SINGAPORE – Singapore is committed to investing in innovation and research and development, as it must adapt even faster in a complex post-pandemic world, said Deputy Prime Minister Heng Swee Keat on Tuesday (May 4).
He was speaking at the launch of iLab 2021, a three-day virtual innovation festival organised by American consumer goods giant Procter & Gamble (P&G), in partnership with the Economic Development Board (EDB).
“How well we can innovate will determine whether we can emerge stronger in a post-Covid-19 world. This is why innovation is a key pillar of our economic transformation,” he said.
The innovation festival brings together local and regional start-ups to develop technology solutions for P&G to tackle challenges in advertising, retail and supply chain.
These three areas represent the evolving consumer and retail needs, transforming media ecosystems and changes in supply chain, P&G said in a media statement.
Some 100 start-ups were assessed before the festival and the top 27 were shortlisted to showcase their technology solutions.
At least 15 projects will be selected to partner with P&G for pilots, each with a minimum investment $30,000 from P&G.
“Singapore is home to one of the strongest and most vibrant innovation ecosystems in the region, with a diverse pool of talent constantly striving for new ideas and solutions to solve future challenges,” said Mr Magesvaran Suranjan, P&G president for the Asia-Pacific, Middle East and Africa.
He added that the company wants to leverage Singapore as the innovation hub for the firm and the industry, leading digital transformation and powering innovation across all aspects of its business.
DPM Heng said the Government is also redoubling its efforts to strengthen the start-up eco-system here, with a move last year to enhance the mentorship, funding and support for budding entrepreneurs.
“We are growing the momentum of corporate venturing in Singapore. EDB is partnering large corporates to create new ventures, by deploying experienced officers to co-develop new ideas and providing risk sharing capital,” he added.
Singapore is investing $25 billion in research, innovation and enterprise over the next five years.
This will go towards initiatives such as growing a scientific base for firms to tap on, investing in growth areas like the digital economy and better aligning research and development with industry transformation efforts.
“All these are part of our efforts to build Singapore as a global Asia node of innovation, technology and enterprise,” he said.
“In the last few decades, the Asian region has grown significantly and therefore Singapore is very well-positioned to be… linking the world to Asia and Asia to the world.
“I also believe that technology, innovation and enterprise will be the future – to not only solve many of the major challenges that the world is facing, but also to ensure that we can continue to achieve sustainable economic development.”

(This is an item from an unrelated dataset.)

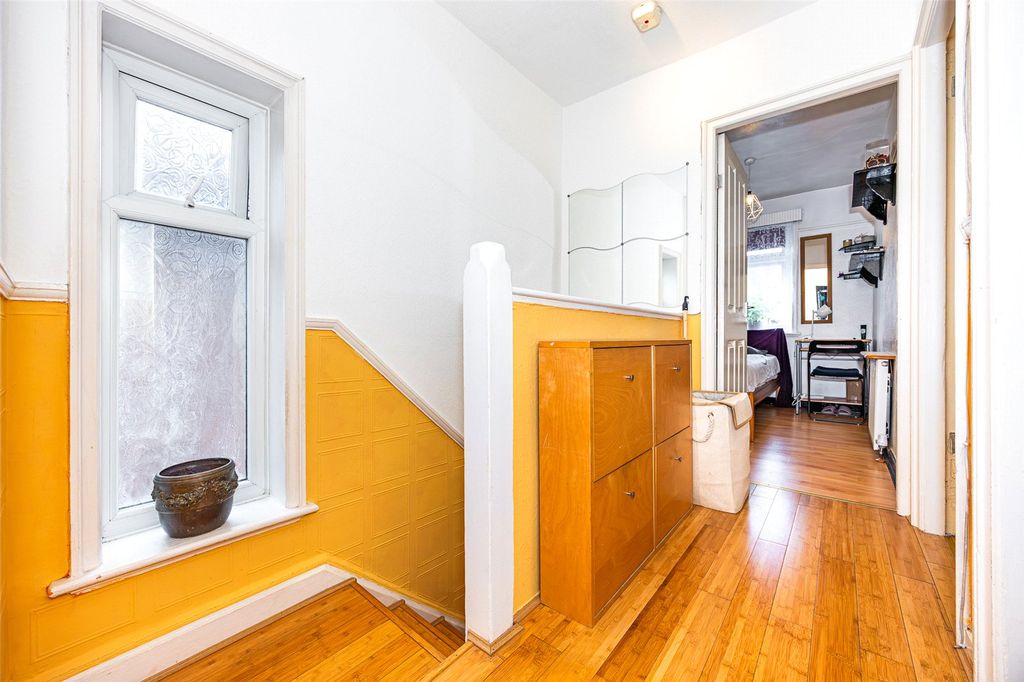 Additional image 26 of 3 bed semi-detached house for saleColin Close, Colindale NW9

US embassy charge d’affaires Rafik Mansour added in an opening address: “Just as we have done for more than half a century now, the United States will continue working with Singapore to strengthen our mutual economic interests and people-to-people ties.”
He noted that the characteristics of Singapore’s start-up ecosystem include government leadership, strong university networks, global linkages, industry specialisation and substantial investment activity.

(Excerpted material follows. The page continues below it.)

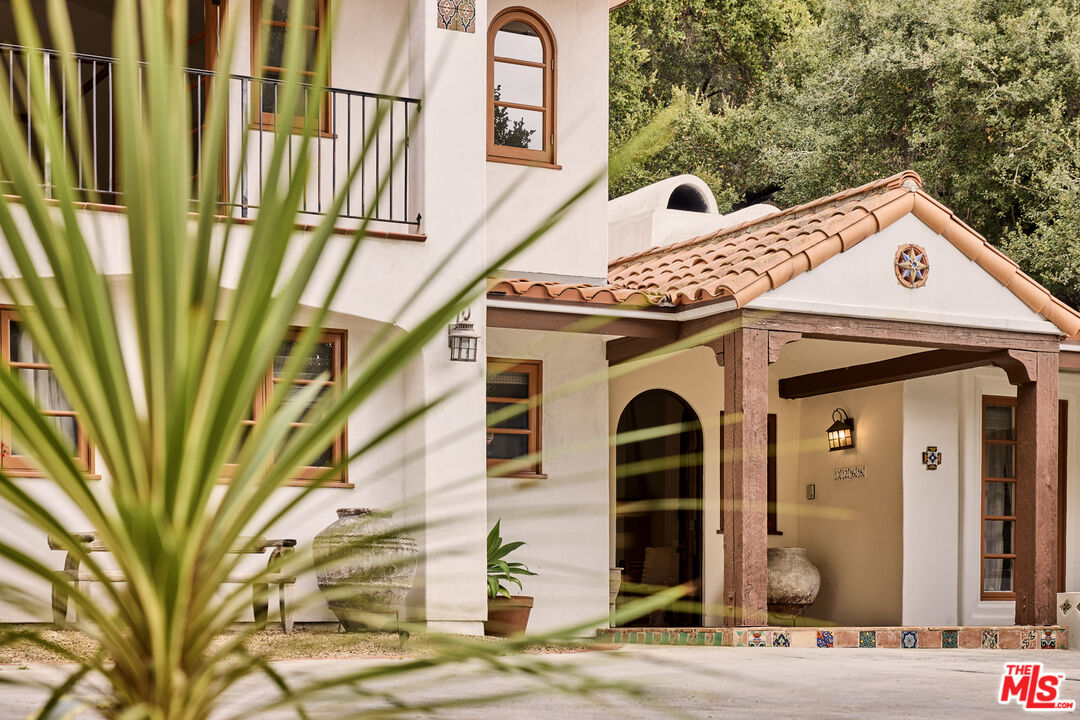 Property photo for 3268 Serra Rd, Malibu, CA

He also encouraged participating entrepreneurs in the festival to expand beyond their borders and look to open markets like the US.

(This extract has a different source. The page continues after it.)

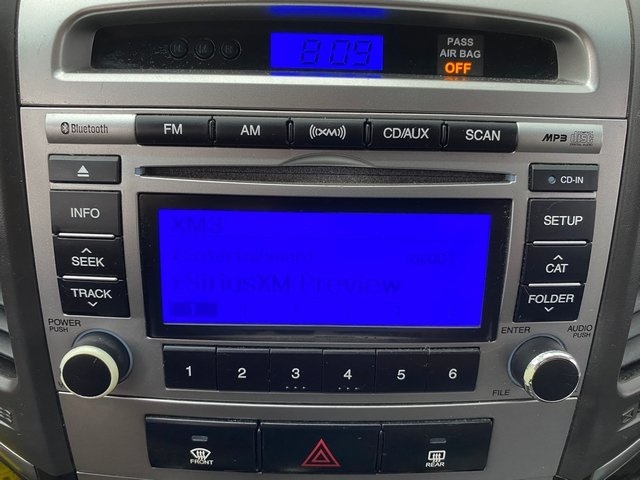 2012 Hyundai Santa Fe GLS photo 10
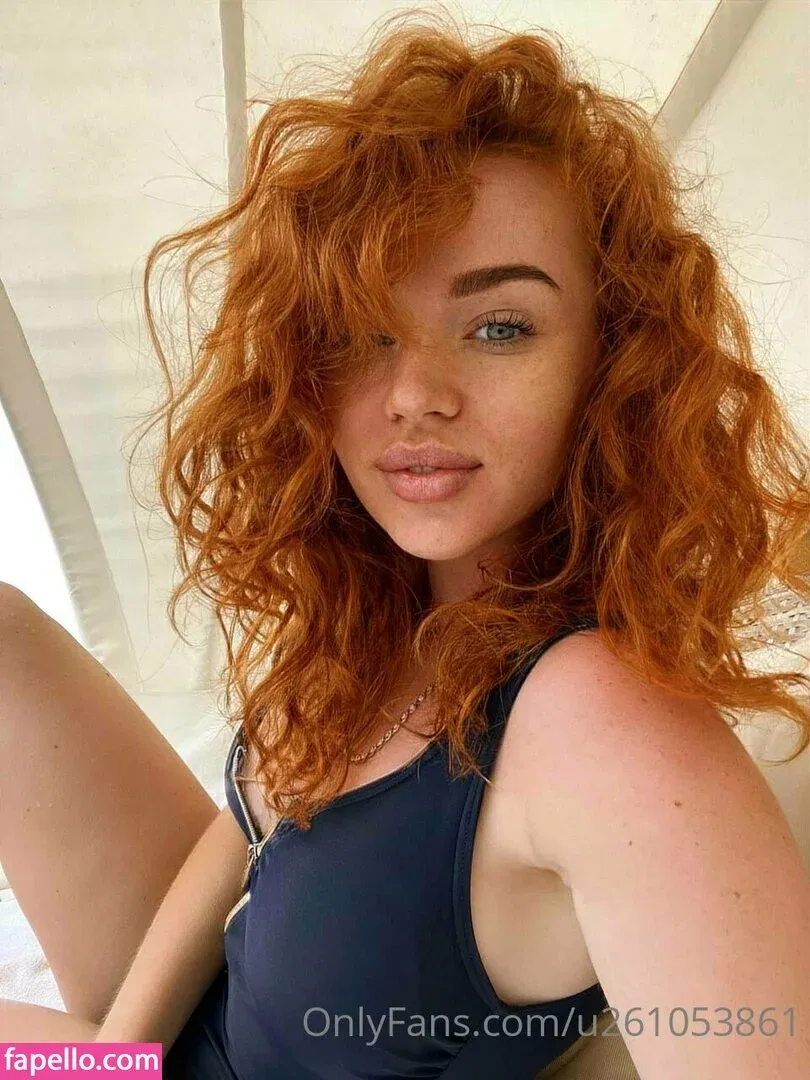 redfoxxxxxxx Onlyfans Photo Gallery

One of the start-ups chosen for the festival was AiChat, a firm that offers a chatbot powered by artificial intelligence (AI) to help retailers automate their online marketing and sales processes. The bot engages consumers by answering their questions and educating them about products.
Co-founder and chief executive Kester Poh said: “This reduces manpower and also drives the return on investment for the firms in their marketing and sales efforts.
“Moving forward, we will research further into AI tech for a more personalised experience.”